Security Policy: The set of laws, rules, and practices that regulate how information is managed, protected, and distributed.
NOTE: A security policy may be written at many different levels of abstraction. For example, a corporate security policy is the set of laws, rules, and practices within a user organization; system security policy defines the rules and practices within a specific system; and technical security policy regulates the use of hardware, software, and firmware of a system or product.
Threat: Any circumstance or event with the potential to cause harm to a system in the form of destruction, disclosure, adverse modification of data, and/or denial of service.
Threat Agent: A method used to exploit a vulnerability in a system, operation, or facility.

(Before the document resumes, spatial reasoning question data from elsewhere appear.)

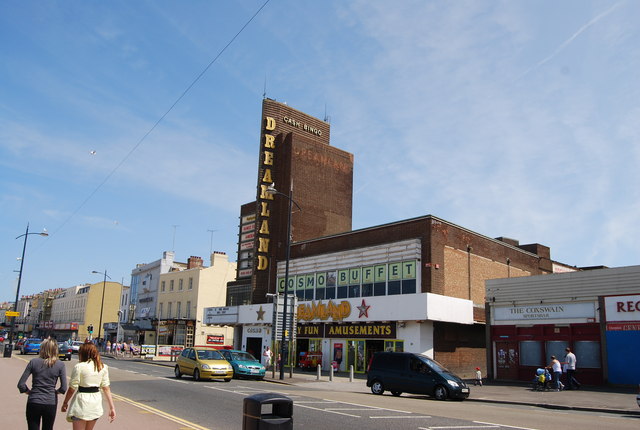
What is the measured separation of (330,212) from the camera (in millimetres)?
47594

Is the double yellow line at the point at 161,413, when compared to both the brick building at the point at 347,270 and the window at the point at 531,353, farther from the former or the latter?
the window at the point at 531,353

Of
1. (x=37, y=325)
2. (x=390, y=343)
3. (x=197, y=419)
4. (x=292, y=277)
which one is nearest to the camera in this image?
(x=197, y=419)

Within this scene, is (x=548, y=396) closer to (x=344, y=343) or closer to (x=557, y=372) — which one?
(x=557, y=372)

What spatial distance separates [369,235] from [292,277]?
8.46 meters

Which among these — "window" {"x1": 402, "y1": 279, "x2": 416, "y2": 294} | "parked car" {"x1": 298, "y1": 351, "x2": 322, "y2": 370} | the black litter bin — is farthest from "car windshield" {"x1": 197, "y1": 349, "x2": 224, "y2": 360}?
the black litter bin

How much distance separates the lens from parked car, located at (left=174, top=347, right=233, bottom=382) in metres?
23.8

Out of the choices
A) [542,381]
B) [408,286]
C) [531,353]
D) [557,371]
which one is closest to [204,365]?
[542,381]

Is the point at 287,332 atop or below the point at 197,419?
atop

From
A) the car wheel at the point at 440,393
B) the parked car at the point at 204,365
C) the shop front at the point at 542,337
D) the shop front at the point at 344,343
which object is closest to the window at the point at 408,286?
the shop front at the point at 344,343

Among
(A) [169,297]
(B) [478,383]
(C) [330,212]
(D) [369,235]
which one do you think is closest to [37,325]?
(A) [169,297]

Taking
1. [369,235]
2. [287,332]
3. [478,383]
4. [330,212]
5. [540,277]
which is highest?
[330,212]

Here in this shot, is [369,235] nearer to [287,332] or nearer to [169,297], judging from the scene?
[287,332]

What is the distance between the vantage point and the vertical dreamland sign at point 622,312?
2414cm

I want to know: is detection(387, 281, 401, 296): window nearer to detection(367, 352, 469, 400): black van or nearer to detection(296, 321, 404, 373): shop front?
detection(296, 321, 404, 373): shop front
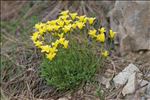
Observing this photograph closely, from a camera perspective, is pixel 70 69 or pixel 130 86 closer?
pixel 130 86

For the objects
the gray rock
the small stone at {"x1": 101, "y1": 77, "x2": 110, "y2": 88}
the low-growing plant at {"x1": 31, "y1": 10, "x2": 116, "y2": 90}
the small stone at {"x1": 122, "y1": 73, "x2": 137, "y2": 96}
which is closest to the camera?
the small stone at {"x1": 122, "y1": 73, "x2": 137, "y2": 96}

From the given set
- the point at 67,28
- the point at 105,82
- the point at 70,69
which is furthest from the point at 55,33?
the point at 105,82

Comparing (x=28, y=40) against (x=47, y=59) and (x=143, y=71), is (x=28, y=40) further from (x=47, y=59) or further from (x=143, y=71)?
(x=143, y=71)

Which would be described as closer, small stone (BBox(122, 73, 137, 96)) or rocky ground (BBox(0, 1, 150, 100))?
small stone (BBox(122, 73, 137, 96))

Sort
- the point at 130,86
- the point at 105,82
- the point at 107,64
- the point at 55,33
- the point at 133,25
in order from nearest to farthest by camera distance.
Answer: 1. the point at 130,86
2. the point at 55,33
3. the point at 105,82
4. the point at 107,64
5. the point at 133,25

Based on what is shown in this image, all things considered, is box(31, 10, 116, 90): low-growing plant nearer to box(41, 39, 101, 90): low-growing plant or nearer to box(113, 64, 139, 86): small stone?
box(41, 39, 101, 90): low-growing plant

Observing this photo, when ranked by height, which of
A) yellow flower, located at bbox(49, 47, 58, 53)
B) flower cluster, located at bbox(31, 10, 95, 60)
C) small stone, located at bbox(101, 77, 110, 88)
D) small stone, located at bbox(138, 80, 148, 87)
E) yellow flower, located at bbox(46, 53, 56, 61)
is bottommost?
small stone, located at bbox(101, 77, 110, 88)

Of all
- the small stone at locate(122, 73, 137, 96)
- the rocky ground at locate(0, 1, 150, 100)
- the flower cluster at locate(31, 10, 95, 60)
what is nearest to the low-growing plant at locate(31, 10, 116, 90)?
the flower cluster at locate(31, 10, 95, 60)

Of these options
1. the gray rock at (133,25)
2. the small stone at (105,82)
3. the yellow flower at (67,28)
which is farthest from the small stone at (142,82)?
the yellow flower at (67,28)

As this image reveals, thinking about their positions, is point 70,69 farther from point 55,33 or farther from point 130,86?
→ point 130,86
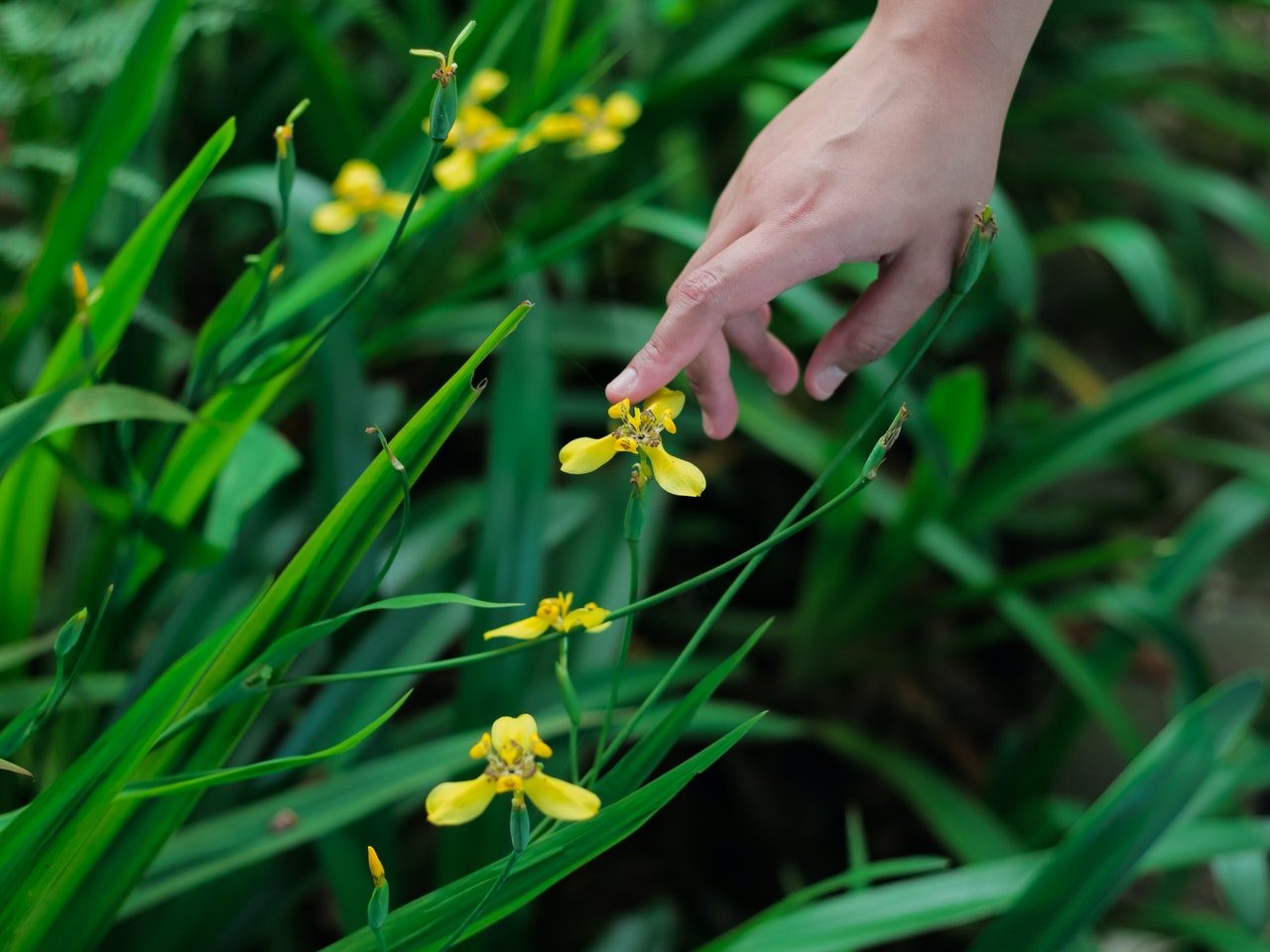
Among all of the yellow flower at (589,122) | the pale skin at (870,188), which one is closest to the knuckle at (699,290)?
the pale skin at (870,188)

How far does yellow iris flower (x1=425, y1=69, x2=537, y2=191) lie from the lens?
67 cm

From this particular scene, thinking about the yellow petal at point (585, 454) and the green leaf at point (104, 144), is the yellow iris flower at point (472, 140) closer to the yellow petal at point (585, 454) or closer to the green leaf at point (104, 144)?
the green leaf at point (104, 144)

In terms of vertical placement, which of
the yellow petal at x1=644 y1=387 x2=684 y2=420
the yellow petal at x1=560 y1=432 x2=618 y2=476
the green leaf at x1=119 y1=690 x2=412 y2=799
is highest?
the yellow petal at x1=644 y1=387 x2=684 y2=420

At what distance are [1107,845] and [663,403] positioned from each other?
15.9 inches

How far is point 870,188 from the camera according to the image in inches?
16.7

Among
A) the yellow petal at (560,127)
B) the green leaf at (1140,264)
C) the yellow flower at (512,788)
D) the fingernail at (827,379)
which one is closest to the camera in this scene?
the yellow flower at (512,788)

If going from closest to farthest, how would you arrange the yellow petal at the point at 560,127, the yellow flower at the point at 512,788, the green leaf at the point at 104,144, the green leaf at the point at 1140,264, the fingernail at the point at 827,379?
the yellow flower at the point at 512,788 < the fingernail at the point at 827,379 < the green leaf at the point at 104,144 < the yellow petal at the point at 560,127 < the green leaf at the point at 1140,264

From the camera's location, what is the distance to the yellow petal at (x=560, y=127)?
756 millimetres

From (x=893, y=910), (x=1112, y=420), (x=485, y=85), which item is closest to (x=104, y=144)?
(x=485, y=85)

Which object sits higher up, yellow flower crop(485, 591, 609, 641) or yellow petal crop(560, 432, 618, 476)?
yellow petal crop(560, 432, 618, 476)

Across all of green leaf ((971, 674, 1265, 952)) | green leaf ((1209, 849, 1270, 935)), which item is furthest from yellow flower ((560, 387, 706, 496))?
green leaf ((1209, 849, 1270, 935))

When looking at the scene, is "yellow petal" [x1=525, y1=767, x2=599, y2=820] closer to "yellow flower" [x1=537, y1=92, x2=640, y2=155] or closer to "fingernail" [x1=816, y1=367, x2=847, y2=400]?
"fingernail" [x1=816, y1=367, x2=847, y2=400]

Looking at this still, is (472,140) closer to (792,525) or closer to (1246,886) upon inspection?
(792,525)

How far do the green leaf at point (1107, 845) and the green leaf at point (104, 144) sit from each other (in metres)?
0.70
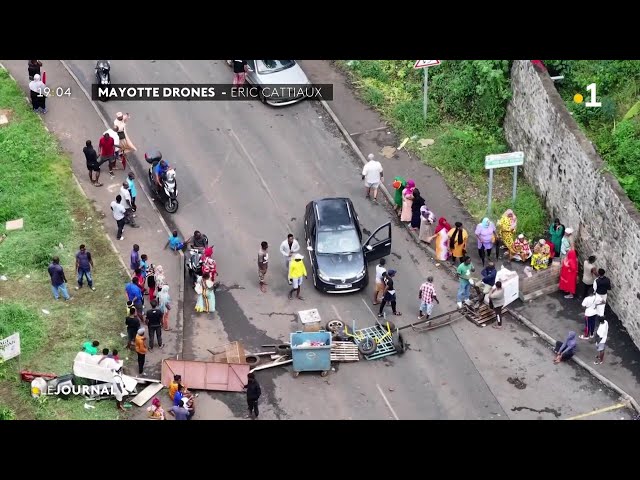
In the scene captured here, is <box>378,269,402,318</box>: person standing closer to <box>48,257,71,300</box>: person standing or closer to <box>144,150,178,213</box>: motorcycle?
<box>144,150,178,213</box>: motorcycle

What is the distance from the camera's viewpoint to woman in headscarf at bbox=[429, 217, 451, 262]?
31.6 m

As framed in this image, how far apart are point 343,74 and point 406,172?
536cm

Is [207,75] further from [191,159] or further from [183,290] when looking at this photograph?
[183,290]

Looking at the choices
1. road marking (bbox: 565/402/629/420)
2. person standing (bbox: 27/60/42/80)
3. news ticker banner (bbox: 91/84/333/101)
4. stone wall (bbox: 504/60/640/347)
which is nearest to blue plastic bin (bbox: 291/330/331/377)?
road marking (bbox: 565/402/629/420)

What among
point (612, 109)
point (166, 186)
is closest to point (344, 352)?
point (166, 186)

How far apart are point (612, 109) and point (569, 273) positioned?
4.89 meters

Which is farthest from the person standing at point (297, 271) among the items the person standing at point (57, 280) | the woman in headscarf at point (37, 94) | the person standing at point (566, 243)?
the woman in headscarf at point (37, 94)

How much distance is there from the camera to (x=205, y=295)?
1182 inches

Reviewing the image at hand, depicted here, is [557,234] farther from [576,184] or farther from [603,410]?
[603,410]

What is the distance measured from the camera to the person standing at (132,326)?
28125 mm

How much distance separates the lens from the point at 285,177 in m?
34.7

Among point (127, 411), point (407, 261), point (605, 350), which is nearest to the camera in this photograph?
point (127, 411)

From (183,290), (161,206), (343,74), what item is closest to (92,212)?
(161,206)

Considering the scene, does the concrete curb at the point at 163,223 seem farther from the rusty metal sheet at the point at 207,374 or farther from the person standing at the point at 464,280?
the person standing at the point at 464,280
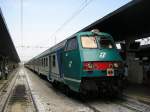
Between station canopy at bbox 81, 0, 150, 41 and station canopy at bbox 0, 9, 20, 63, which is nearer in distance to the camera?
station canopy at bbox 81, 0, 150, 41

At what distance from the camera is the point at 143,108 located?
410 inches

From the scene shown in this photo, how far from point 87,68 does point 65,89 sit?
404 centimetres

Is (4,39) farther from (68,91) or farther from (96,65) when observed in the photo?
(96,65)

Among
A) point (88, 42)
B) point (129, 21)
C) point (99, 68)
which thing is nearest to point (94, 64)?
point (99, 68)

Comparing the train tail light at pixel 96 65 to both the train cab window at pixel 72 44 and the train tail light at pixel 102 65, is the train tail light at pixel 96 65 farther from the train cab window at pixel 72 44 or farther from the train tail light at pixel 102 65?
the train cab window at pixel 72 44

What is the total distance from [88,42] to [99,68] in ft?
4.53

Threat Analysis: The examination of all actions and events that might adversely affect a system or operation.
Threat Assessment: Formal description and evaluation of threat to a system.
Traffic Protection Keys (TPKs): Cryptographic keys that are used to protect user traffic such as telecommands or telemetry. TPKs can be distinguished into Traffic Authentication Keys (TAKs) and Traffic Encryption Keys (TEKs).
Trap Door: A hidden software or hardware mechanism that can be triggered to permit system protection mechanisms to be circumvented. It is activated in some innocent-appearing manner; e.g., a special ‘random’ key sequence at a terminal. Software developers often introduce trap doors in their code to enable them to reenter the system and perform certain functions. Synonymous with back door.
Trojan Horse: A computer program with an apparently or actually useful function that contains additional (hidden) functions that surreptitiously exploit the legitimate authorizations of the invoking process to the detriment of security or integrity.